I have the following matrix of order four for which I have calculated the determinant using Laplace's method.
$$
\begin{bmatrix}
2 & 1 & 3 & 1 \\
4 & 3 & 1 & 4 \\
-1 & 5 & -2 & 1 \\
1 & 3 & -2 & -1 \\
\end{bmatrix}
$$
Finding the determinant gives me $-726$. Now if I check the result at Wolfram Alpha, it says the result is $-180$ (Because there are no zeros in the matrix, expand with respect to row one) so it uses only the first row to calculate the determinant of the matrix.

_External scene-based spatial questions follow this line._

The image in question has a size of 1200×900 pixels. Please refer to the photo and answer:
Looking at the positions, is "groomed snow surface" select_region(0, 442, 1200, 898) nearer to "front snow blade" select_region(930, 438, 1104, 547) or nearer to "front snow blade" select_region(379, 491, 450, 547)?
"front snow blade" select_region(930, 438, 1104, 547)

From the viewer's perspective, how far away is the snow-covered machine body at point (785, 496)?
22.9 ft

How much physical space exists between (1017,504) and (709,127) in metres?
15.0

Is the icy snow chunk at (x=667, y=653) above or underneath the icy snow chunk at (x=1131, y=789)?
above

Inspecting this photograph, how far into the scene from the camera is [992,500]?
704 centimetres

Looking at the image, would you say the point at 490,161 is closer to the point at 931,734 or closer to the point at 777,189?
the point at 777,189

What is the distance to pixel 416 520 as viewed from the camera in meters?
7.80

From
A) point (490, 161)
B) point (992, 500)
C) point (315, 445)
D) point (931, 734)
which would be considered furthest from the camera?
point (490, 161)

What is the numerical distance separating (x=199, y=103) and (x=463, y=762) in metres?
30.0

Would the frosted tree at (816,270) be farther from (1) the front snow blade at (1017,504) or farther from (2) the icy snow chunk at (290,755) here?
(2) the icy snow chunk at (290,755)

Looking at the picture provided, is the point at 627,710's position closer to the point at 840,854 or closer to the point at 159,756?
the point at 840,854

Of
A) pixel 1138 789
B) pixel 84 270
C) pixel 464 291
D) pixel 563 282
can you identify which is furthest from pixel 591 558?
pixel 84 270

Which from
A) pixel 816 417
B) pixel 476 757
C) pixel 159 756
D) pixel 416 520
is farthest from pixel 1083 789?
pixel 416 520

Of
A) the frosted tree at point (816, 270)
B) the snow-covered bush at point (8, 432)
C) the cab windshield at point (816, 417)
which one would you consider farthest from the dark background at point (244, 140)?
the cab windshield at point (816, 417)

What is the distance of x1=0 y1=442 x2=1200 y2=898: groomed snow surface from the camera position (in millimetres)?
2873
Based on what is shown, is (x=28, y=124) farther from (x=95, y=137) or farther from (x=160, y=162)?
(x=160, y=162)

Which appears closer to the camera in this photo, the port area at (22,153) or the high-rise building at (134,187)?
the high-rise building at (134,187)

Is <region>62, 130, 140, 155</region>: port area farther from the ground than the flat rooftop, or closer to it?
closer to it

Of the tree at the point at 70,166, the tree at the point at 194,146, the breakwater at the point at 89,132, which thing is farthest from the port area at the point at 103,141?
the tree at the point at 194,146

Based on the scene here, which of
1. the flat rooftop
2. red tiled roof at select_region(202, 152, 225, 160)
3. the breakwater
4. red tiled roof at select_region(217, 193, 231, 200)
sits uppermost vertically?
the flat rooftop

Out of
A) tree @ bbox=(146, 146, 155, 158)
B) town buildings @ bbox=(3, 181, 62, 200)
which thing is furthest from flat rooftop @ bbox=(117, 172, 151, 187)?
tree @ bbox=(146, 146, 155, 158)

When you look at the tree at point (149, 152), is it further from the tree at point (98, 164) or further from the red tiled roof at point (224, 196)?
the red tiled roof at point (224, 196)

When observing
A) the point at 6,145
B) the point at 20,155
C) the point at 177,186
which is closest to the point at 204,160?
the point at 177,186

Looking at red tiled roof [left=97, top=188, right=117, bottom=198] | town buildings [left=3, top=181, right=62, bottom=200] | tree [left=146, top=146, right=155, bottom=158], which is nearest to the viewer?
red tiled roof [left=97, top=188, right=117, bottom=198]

My question is: Why it uses only the first row to find the determinant?
Best Answer
The Laplace development can be performed with respect to any row or column. Let's see when developing with respect to the first row: \begin{align} \det\begin{bmatrix} 2 & 1 & 3 & 1 \\ 4 & 3 & 1 & 4 \\ -1 & 5 & -2 & 1 \\ 1 & 3 & -2 & -1 \end{bmatrix}={}& (-1)^{1+1}\cdot 2 \cdot \det\begin{bmatrix} 3 & 1 & 4 \\ 5 & -2 & 1 \\ 3 & -2 & -1 \end{bmatrix}+{}\\ &(-1)^{1+2}\cdot 1 \cdot \det\begin{bmatrix} 4 & 1 & 4 \\ -1 & -2 & 1 \\ 1 & -2 & -1 \end{bmatrix}+{}\\ &(-1)^{1+3}\cdot 3\cdot \det\begin{bmatrix} 4 & 3 & 4 \\ -1 & 5 & 1 \\ 1 & 3 & -1 \end{bmatrix}+{}\\ &(-1)^{1+4}\cdot1\cdot \det\begin{bmatrix} 4 & 3 & 1 \\ -1 & 5 & -2 \\ 1 & 3 & -2 \end{bmatrix} \end{align} Now you can go on by computing the determinants of the four $3\times3$ matrices with the same (or another) method. The final result is indeed $-180$.
When one row or column has many zeroes it's convenient to use that one, but any row or column can be used.